Rewrite the part of the entries that starts with the line containing "The photo shows" and continues to the end of the entries, swapping "knitted top" for "sweater" and leaving everything else unchanged.

Spatial reasoning entries
-- -- --

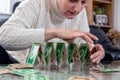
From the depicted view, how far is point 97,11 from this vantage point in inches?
168

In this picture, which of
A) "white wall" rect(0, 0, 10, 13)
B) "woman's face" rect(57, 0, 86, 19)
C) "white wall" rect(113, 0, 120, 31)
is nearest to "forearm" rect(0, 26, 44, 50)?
"woman's face" rect(57, 0, 86, 19)

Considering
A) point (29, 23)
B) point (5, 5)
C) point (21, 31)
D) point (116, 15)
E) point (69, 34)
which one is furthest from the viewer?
point (116, 15)

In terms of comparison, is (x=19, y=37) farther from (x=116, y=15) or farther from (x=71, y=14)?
(x=116, y=15)

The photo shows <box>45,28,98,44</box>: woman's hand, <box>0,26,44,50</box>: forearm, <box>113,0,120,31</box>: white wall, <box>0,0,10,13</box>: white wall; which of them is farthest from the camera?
<box>113,0,120,31</box>: white wall

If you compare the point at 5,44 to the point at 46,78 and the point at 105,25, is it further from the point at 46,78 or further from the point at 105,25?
the point at 105,25

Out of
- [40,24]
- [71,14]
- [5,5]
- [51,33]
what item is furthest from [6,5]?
[51,33]

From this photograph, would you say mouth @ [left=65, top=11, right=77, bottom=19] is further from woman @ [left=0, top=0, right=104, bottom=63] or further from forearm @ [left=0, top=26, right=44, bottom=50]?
forearm @ [left=0, top=26, right=44, bottom=50]

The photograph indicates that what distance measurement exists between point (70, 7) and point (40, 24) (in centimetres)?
25

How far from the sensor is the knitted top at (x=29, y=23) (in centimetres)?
112

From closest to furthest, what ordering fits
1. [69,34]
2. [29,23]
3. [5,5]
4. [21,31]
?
[69,34]
[21,31]
[29,23]
[5,5]

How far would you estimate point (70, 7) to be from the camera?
3.82 feet

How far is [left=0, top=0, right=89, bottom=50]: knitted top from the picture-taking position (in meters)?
1.12

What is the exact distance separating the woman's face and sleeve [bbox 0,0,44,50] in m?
0.16

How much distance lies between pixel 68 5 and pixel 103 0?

-- -- --

SOLUTION FOR THIS TASK:
The photo shows <box>45,28,98,44</box>: woman's hand, <box>0,26,44,50</box>: forearm, <box>113,0,120,31</box>: white wall, <box>0,0,10,13</box>: white wall; which of them is farthest from the camera?
<box>113,0,120,31</box>: white wall

If you compare the point at 5,44 to the point at 46,78 and the point at 105,25, is it further from the point at 46,78 or further from the point at 105,25?
the point at 105,25

Out of
- [40,24]
- [71,14]
- [5,5]
- [51,33]
what item is furthest from [6,5]?
[51,33]

From this photograph, would you say mouth @ [left=65, top=11, right=77, bottom=19] is further from woman @ [left=0, top=0, right=104, bottom=63] or further from forearm @ [left=0, top=26, right=44, bottom=50]?
forearm @ [left=0, top=26, right=44, bottom=50]

The photograph indicates that what distance measurement exists between point (70, 7) and point (40, 24) (in centimetres)?
25

How far from the sensor is the sweater at (x=29, y=23) (in centimetres)?
112

From closest to furthest, what ordering fits
1. [69,34]
2. [29,23]
3. [5,5]
4. [21,31]
?
[69,34]
[21,31]
[29,23]
[5,5]

How far would you estimate point (70, 7) to be from the camera?
3.82 feet

How far is [left=0, top=0, right=89, bottom=50]: sweater from the picture-taking position (in meters)?
1.12

What is the exact distance separating the woman's face and sleeve [bbox 0,0,44,50] in m?
0.16

How much distance lies between pixel 68 5 and pixel 103 0?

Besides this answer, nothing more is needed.